--- Start PAGE TEXT ---
Mark Richards is the Peter Brock of the event, having won line honours a staggering nine times on various iterations of the Wild Oats super maxis. While Richards sounds like he’s got huge gusts of wind in his sails, when you enquire about what makes this internationally famed ocean race so tough, he suddenly becomes becalmed.
“It’s strange, you know, but a lot of issues in the race, and I’ve had some very difficult moments, they happen at night—that’s just a weird thing about it, and maybe it’s that time of year, it’s the thermal conditions that create the big weather in the night,” he recalls, gently, like someone describing a particularly painful past car crash.
“And then there’s the challenge of just crossing Bass Strait, it can be absolutely brutal. But while anyone can sail during the day, it’s not that easy at night, particularly when the winds get fresh and you’ve got a lot of gear up and you can’t get it down, because it’s just too dangerous in the dark.”
Not only are competitors being thrown almost blind into walls of water, they’re doing so at speed, and they can’t slow down because if they send someone up to drop the sails it might just cost them their lives.
“Those are some interesting times and that’s why you have to really try and get some rest during the day, while the race is going on, so you can get ready for the night time, because that’s when the shit hits the fan,” adds Richards.
The incredible thing about the popularity of the Rolex Sydney to Hobart is we seem to know about Bass Strait—we’ve culturally absorbed a strange sense of pride about having one of the world’s most dangerous stretches of water, yet we never get to see the truly terrifying parts of the race, what the competitors experience, on television.
We just know the stories, particularly those from the 1998 horror show when six people died, five yachts were lost and 55 sailors had to be plucked from the sea in the largest peacetime search-and-rescue effort ever seen in Australia.
--- End PAGE TEXT ---
--- Start EXTRACTED INFORMATION ---
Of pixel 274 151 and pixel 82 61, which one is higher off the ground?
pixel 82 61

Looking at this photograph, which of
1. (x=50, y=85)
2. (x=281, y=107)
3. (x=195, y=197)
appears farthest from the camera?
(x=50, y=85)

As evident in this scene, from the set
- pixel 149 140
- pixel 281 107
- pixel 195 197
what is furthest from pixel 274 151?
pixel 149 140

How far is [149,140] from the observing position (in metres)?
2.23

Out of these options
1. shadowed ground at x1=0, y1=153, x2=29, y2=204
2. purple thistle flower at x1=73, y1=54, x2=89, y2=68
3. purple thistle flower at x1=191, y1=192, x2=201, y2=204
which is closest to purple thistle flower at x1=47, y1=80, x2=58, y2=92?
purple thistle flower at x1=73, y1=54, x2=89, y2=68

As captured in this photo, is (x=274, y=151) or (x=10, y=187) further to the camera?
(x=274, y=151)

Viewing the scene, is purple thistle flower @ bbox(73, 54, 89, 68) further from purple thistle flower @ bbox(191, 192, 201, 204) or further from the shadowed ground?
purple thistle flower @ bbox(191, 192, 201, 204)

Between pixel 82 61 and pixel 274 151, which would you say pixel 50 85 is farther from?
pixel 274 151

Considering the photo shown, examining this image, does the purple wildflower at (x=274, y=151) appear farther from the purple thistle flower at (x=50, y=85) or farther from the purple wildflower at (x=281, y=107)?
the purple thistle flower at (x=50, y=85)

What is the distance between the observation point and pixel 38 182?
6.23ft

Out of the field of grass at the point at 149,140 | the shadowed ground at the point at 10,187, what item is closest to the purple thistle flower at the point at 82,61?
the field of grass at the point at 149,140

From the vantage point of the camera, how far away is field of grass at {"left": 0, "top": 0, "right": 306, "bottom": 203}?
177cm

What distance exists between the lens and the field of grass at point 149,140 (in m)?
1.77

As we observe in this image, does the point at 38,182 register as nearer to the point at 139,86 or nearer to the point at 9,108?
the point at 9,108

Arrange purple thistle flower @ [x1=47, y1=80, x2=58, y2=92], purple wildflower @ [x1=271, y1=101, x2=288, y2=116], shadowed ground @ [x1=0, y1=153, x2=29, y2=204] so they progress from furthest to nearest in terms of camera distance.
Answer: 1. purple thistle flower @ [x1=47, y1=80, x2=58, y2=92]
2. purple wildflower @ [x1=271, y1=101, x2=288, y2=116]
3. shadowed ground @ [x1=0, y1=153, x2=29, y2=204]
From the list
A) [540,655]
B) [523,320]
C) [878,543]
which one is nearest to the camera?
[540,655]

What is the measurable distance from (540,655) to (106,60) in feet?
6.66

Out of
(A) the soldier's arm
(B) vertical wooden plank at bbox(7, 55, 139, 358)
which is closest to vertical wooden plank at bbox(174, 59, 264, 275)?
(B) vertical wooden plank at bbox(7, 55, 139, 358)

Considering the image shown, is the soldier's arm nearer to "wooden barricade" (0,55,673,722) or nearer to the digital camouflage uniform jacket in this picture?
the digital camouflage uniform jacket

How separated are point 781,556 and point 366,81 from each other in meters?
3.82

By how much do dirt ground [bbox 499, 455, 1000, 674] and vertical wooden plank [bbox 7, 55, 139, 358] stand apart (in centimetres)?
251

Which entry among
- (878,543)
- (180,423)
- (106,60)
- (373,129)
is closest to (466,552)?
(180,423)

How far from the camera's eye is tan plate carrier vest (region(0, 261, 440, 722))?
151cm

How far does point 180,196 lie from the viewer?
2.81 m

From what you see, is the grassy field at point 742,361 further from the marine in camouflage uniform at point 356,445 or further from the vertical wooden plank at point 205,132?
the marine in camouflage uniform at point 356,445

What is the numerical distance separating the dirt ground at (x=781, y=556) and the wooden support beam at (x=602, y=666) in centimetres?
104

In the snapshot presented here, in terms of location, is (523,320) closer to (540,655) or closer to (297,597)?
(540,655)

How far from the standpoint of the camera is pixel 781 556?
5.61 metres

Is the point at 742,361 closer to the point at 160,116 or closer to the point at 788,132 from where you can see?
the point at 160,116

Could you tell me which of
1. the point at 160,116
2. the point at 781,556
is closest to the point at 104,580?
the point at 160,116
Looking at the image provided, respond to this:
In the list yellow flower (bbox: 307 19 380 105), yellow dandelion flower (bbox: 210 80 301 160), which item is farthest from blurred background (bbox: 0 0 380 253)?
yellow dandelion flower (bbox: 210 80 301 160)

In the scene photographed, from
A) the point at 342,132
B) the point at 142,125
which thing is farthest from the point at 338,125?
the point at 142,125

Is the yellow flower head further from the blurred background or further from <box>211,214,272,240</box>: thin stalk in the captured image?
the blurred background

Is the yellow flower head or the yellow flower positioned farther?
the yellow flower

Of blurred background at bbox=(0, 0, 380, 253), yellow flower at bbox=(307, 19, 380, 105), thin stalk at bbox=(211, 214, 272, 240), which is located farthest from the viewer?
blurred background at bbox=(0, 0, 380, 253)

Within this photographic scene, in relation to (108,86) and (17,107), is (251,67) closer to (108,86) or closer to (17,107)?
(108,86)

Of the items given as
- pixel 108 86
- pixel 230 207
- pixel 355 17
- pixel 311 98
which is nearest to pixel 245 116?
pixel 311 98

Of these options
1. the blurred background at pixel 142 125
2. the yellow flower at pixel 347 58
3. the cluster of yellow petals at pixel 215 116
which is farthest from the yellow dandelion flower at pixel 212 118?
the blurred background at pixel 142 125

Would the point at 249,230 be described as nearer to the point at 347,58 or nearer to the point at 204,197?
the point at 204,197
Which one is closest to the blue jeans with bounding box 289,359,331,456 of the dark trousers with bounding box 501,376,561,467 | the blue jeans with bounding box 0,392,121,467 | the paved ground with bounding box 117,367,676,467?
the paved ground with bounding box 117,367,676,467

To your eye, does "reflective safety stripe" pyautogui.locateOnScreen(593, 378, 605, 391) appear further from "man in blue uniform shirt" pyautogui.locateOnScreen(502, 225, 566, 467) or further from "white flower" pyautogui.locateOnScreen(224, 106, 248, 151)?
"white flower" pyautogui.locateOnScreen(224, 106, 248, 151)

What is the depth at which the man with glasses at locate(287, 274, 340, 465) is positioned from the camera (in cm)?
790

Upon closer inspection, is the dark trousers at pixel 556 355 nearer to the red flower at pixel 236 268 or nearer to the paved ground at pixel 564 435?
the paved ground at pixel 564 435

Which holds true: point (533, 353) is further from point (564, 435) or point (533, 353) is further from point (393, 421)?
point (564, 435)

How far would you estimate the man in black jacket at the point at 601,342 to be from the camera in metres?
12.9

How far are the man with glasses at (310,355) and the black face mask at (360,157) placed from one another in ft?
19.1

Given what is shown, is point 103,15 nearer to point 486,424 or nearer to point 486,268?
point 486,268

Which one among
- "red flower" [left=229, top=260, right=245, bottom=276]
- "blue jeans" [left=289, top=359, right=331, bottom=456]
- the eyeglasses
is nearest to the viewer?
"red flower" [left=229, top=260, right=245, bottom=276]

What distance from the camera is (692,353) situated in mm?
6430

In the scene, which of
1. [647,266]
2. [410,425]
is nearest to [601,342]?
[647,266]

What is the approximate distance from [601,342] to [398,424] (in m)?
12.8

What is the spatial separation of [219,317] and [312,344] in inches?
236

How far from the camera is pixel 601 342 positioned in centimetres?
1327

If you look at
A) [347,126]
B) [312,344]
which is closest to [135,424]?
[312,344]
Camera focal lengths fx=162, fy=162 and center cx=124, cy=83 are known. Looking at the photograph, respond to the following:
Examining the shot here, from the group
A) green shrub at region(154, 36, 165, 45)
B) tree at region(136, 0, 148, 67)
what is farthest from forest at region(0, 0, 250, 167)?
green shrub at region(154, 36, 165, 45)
--- End EXTRACTED INFORMATION ---
Resume the article above on the Rolex Sydney to Hobart yacht race, starting right after its final sentence.

EXERCISE RESPONSE →
That sense of peril—a contrast to the festive start in Sydney Harbour and the joyous celebrations in Hobart—have inspired average Australians to take an interest in sailing, even if only once a year.
Commodore Noel Cornish of the Cruising Yacht Club of Australia (CYCA), which runs the event, says Australians tend to think of the race’s popularity as having been built over time and repetition from its 1945 inception. He too thought this—until, that is, he looked back into its history.
“I wondered whether it just got more popular as time went on after starting quite low key,” offers Cornish. “One thing that intrigued me when I read about the history of the race was that even in 1945, it really captured the attention of Australians; that first race was very much
in the headlines, ‘where are the boats? How are they going?’ It was very much in the news, and then one boat wasn’t seen for four days, then it was found.”
It captured the collective imagination, arguably spurred by a post-war need, and has, as Cornish adds, “continued on through the 75-odd years—it’s quite incredible.”
The feeling of warmth that frames the race, emotions tightened and felt even more among the close-knit yachting community that takes part, made last year’s decision to cancel the Rolex Sydney to Hobart, for the first time ever just days before the off, particularly heartbreaking.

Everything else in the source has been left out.